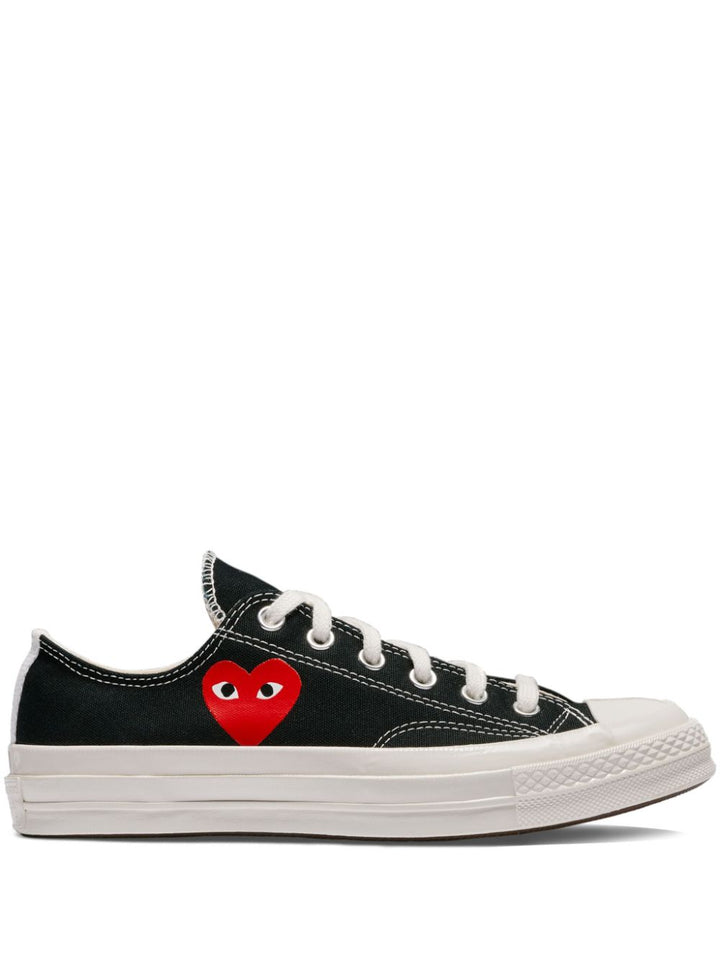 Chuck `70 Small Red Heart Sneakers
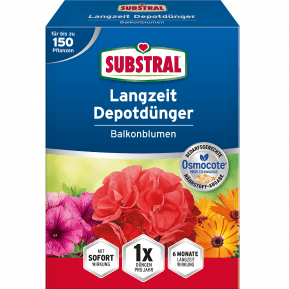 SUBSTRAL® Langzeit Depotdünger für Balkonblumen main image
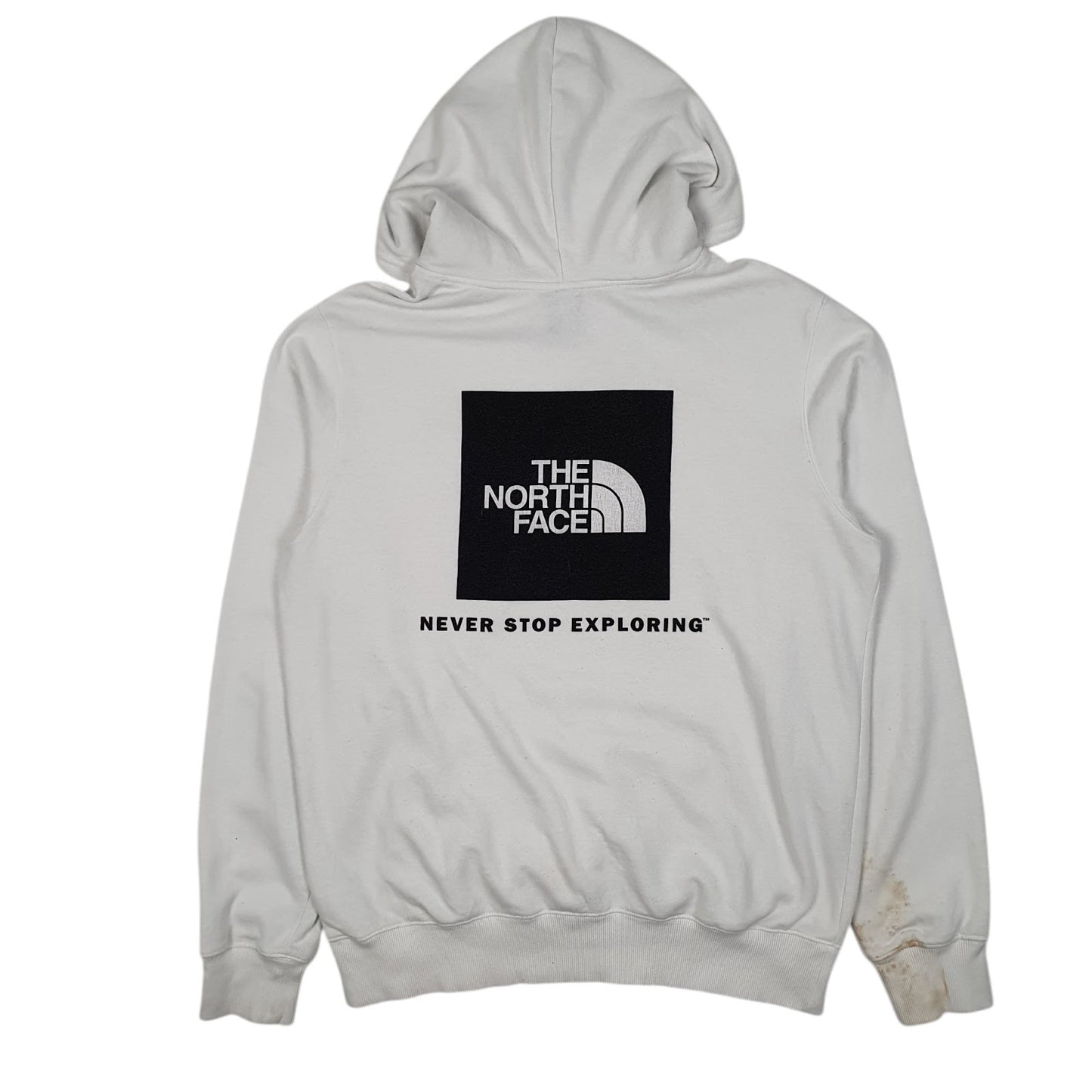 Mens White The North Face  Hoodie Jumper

* * *

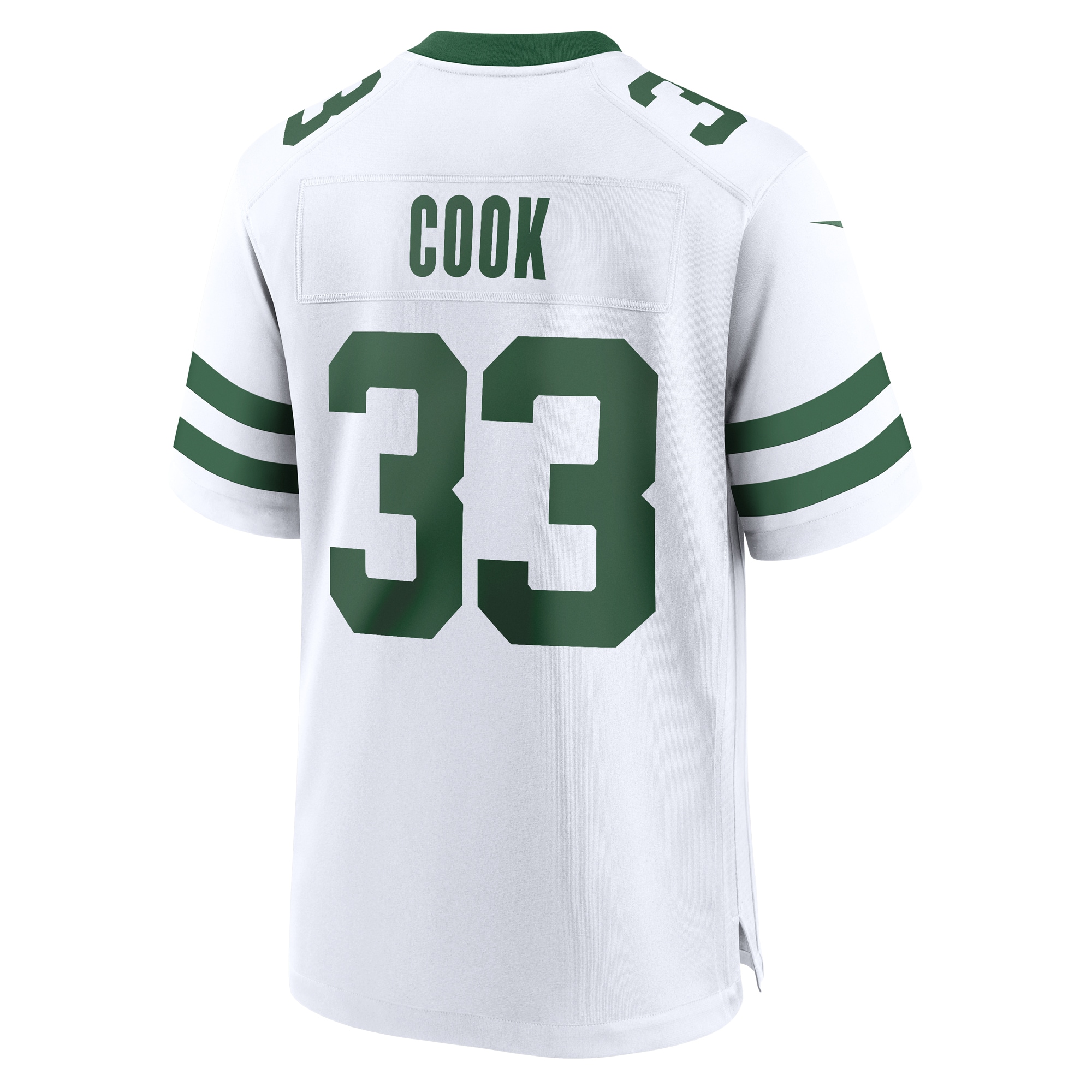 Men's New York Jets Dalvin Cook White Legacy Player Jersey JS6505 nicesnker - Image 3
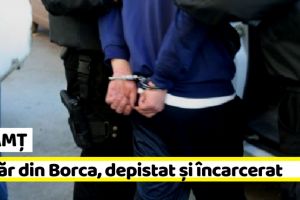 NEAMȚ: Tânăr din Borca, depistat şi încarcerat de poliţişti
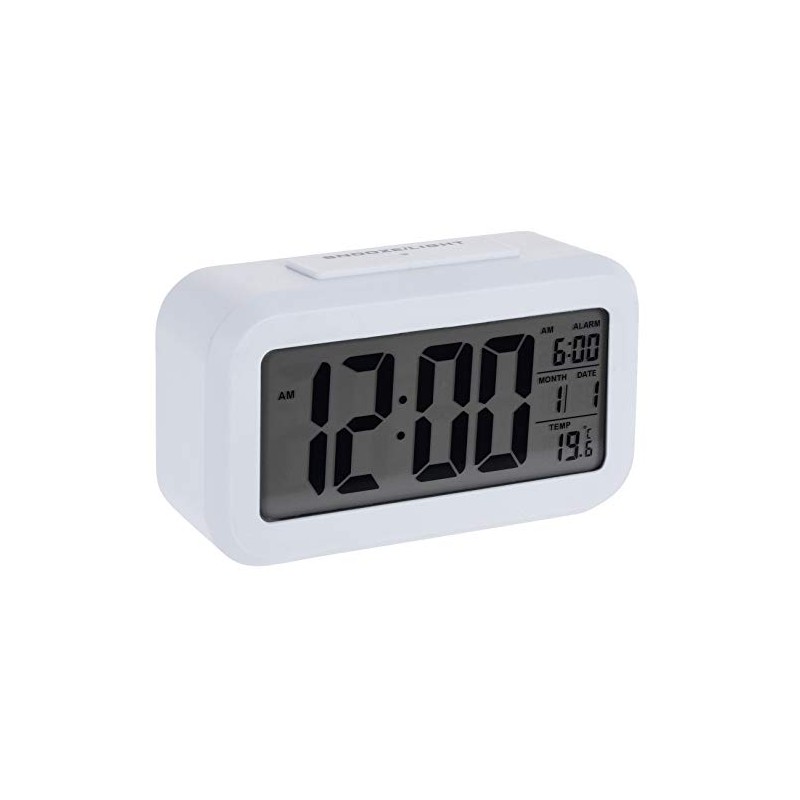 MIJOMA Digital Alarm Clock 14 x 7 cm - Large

...

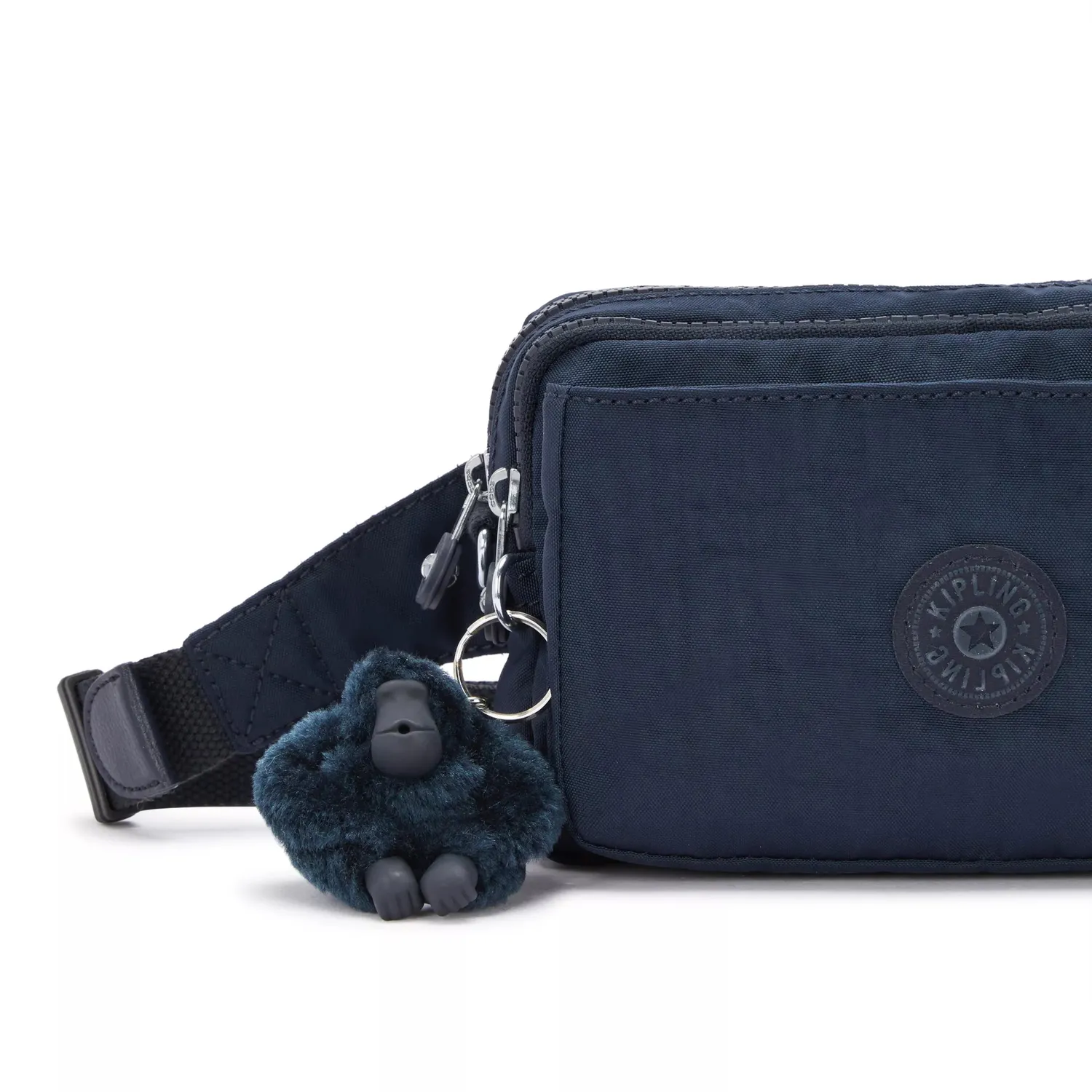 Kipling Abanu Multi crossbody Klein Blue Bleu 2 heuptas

--- Problem description ---
Transcribe, word for word, the stretch of lines in the data above from the one with "Red Heart Sneakers" through the one with "Mens White The"; omit all pictures.

--- Your response ---
 Chuck `70 Small Red Heart Sneakers
 SUBSTRAL® Langzeit Depotdünger für Balkonblumen main image
 Mens White The North Face  Hoodie Jumper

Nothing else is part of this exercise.